Patients with cancer are often older and commonly present with a diverse range of age-related changes, similar to the general adult population, that limit cardiorespiratory fitness. However, these normal aging consequences are dramatically compounded by the consequences of anticancer therapies, tumor burden in advanced disease, comorbid conditions such as antecedent cardiac disease and pulmonary insufficiency, and decreased activity/deconditioning.¹⁴ These situations simultaneously affect the O₂ cascade.

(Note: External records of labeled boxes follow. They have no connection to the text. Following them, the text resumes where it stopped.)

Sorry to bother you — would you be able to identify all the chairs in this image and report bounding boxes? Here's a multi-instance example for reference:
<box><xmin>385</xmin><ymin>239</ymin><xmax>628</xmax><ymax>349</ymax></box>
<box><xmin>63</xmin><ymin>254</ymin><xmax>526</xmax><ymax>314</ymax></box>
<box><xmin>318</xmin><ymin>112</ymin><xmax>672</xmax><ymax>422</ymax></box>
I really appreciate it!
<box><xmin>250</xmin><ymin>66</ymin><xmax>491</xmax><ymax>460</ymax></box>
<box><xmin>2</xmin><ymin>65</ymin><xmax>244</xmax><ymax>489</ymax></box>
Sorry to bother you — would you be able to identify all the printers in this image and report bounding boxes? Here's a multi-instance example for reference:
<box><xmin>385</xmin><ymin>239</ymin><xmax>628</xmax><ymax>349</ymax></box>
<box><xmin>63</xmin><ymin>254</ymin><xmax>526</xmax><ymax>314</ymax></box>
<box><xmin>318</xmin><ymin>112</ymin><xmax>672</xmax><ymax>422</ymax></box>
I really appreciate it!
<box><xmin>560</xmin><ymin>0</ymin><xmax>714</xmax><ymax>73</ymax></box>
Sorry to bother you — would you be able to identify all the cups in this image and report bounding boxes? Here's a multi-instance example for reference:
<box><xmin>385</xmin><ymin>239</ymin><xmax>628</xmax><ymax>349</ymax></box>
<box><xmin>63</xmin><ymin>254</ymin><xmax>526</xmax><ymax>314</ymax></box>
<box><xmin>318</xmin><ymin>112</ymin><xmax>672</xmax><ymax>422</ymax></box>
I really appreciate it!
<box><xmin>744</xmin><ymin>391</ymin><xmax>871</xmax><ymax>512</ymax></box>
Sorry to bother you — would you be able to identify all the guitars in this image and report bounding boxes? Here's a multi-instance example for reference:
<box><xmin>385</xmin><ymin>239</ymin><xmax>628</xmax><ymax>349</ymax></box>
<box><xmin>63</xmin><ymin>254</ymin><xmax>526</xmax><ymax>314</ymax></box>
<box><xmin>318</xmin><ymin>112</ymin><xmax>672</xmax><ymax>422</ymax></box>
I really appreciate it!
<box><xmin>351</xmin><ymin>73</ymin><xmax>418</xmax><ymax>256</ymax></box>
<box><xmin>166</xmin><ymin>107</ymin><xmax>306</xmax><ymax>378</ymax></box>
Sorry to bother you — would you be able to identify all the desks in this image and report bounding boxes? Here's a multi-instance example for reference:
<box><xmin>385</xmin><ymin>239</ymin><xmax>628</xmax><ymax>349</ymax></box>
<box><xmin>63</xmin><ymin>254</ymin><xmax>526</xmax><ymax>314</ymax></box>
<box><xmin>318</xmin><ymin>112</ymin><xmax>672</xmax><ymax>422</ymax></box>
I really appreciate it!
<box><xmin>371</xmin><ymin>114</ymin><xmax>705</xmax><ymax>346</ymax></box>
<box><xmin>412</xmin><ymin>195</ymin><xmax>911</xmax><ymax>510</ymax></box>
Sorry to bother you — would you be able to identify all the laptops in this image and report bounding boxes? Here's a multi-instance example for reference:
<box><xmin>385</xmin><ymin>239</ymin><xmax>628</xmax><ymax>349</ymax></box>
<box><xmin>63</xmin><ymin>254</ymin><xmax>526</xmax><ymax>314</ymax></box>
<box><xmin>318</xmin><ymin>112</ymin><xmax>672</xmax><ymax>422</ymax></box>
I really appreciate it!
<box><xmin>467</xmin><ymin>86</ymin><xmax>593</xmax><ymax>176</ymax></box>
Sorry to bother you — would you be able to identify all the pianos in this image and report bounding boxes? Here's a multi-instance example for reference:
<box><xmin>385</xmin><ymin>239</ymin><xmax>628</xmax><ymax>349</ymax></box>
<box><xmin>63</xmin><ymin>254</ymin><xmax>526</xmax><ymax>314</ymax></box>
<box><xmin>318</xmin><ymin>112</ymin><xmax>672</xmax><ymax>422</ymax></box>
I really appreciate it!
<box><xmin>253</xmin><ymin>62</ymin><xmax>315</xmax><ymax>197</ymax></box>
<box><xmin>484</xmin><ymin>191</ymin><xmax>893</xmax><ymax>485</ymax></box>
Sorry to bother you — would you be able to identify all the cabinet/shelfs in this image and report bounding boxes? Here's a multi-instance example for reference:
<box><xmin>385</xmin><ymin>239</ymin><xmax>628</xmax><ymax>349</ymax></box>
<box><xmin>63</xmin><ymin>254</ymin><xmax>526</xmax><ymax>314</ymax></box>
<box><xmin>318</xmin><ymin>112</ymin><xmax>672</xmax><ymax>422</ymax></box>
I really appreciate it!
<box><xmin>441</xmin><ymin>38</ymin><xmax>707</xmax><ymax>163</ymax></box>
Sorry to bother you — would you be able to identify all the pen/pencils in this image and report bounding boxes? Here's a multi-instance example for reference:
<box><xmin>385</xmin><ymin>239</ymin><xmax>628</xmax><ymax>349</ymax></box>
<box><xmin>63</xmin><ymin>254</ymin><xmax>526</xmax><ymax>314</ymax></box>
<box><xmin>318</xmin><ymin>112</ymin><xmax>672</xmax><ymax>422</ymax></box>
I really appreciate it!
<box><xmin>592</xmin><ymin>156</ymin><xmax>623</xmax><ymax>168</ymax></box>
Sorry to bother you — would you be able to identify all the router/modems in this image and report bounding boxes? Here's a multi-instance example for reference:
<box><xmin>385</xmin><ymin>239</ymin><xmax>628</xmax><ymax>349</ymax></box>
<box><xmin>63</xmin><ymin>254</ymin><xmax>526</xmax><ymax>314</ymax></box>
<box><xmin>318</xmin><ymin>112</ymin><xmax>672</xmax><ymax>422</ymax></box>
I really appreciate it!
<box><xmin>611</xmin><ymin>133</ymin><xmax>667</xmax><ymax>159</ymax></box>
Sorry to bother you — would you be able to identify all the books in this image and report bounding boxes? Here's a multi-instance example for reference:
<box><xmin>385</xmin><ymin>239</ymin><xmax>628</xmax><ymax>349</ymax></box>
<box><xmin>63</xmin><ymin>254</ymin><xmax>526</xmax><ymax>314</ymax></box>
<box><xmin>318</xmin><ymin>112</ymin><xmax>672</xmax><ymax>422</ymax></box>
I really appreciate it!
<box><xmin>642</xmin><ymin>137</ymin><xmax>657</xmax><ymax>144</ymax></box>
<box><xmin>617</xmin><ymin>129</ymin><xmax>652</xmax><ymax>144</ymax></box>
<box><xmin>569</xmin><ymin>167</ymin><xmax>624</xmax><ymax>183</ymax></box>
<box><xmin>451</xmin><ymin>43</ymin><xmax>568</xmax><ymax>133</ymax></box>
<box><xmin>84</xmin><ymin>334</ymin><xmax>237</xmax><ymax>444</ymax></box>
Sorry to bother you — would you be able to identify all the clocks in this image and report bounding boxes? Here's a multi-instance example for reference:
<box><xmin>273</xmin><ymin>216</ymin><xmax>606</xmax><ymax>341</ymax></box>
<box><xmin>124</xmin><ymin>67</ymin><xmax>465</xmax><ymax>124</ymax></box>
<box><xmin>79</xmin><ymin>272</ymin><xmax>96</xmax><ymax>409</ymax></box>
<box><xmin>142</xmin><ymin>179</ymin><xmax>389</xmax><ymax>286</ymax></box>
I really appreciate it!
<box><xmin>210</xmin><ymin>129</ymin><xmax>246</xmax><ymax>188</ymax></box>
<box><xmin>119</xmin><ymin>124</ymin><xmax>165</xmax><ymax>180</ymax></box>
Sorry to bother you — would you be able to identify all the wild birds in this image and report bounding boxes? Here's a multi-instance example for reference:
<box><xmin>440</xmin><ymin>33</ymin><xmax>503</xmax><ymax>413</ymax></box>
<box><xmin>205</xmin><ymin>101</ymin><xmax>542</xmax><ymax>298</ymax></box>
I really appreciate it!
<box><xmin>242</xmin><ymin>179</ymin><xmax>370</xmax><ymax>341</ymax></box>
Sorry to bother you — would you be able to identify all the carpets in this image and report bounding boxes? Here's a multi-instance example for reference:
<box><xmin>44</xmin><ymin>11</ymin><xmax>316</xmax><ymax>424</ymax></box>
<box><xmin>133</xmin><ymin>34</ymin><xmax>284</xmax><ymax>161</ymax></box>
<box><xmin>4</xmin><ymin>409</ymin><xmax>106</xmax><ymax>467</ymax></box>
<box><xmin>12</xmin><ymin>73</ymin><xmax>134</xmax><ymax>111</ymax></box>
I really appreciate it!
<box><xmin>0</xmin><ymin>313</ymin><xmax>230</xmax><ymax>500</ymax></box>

A growing body of evidence shows that patients with cancer have significant impairments in cardiorespiratory fitness.¹⁵ The data have been collected by methods using objective determination of cardiopulmonary function,¹⁶ thus providing reproducible, standardized information. International guidelines defining the proper conduct of cardiorespiratory fitness testing have also been developed.^19–19 An incremental cardiopulmonary exercise test with gas exchange measurement to assess peak oxygen consumption (VO_2peak) constitutes the gold standard for assessment of cardiorespiratory fitness. Although routine use of cardiopulmonary exercise testing is not feasible, it is a highly informative research tool to measure physiological processes that may deepen the understanding of CRF. One study reported that the mean VO_2peak in 346 presurgical patients with non–small cell lung cancer was 25% to 44% below that for age- and sex-matched normative data for sedentary persons.²⁰ As well, the mean VO_2peak was 27% below that of age-matched sedentary healthy persons compared with patients with stages I to IV breast cancer, with the lowest mean VO_2peak seen in women with metastatic cancer. Additionally, it was determined that a 40-year-old woman with breast cancer has a cardiopulmonary capacity similar to that of a healthy sedentary 70-year-old woman.²¹ It is not clear if these observed marked reductions in cardiorespiratory fitness are due to limitations in pulmonary, cardiovascular, or peripheral tissues. However, the impairment is probably multifactorial with no one single organ component of O₂ transport/utilization yet implicated as being solely responsible.¹⁴ It may be that a combination of exercise plus pharmacologic and psychosocial interventions could be tested for their role in initiating and maintaining CFR.

If damage to some aspect of the cardiorespiratory system by cancer or its treatment were contributory, then it follows that either measure of the individual organ components and/or the total functional capacity of these organs (cardiorespiratory fitness) should be correlated with patient-reported fatigue. Jones et al.²² recently reported that in patients with newly diagnosed malignant glioma, prior to therapy, decreased peak VO_2peak was correlated with patient-reported fatigue (measured by the FACIT fatigue scale). Also, measures of body composition such as lean body mass, as well as total muscle cross-sectional area by magnetic resonance imaging, were inversely correlated with reported fatigue. In a subsequent study, functional capacity, as measured by a 6-minute walk test, was inversely correlated with fatigue in 171 patients with recurrent malignant glioma.²³ Similar findings have been reported in other cancer populations with different measures of cardiorespiratory fitness and functional capacity, including patients with advanced lung cancer²⁴ and early-stage breast cancer.²⁵ These studies support the correlation between CRF and diminished cardiorespiratory activity and strengthen the hypothesis that increasing physical function during or immediately after therapy (primarily through physical exercise) may have a significant effect on reducing CRF.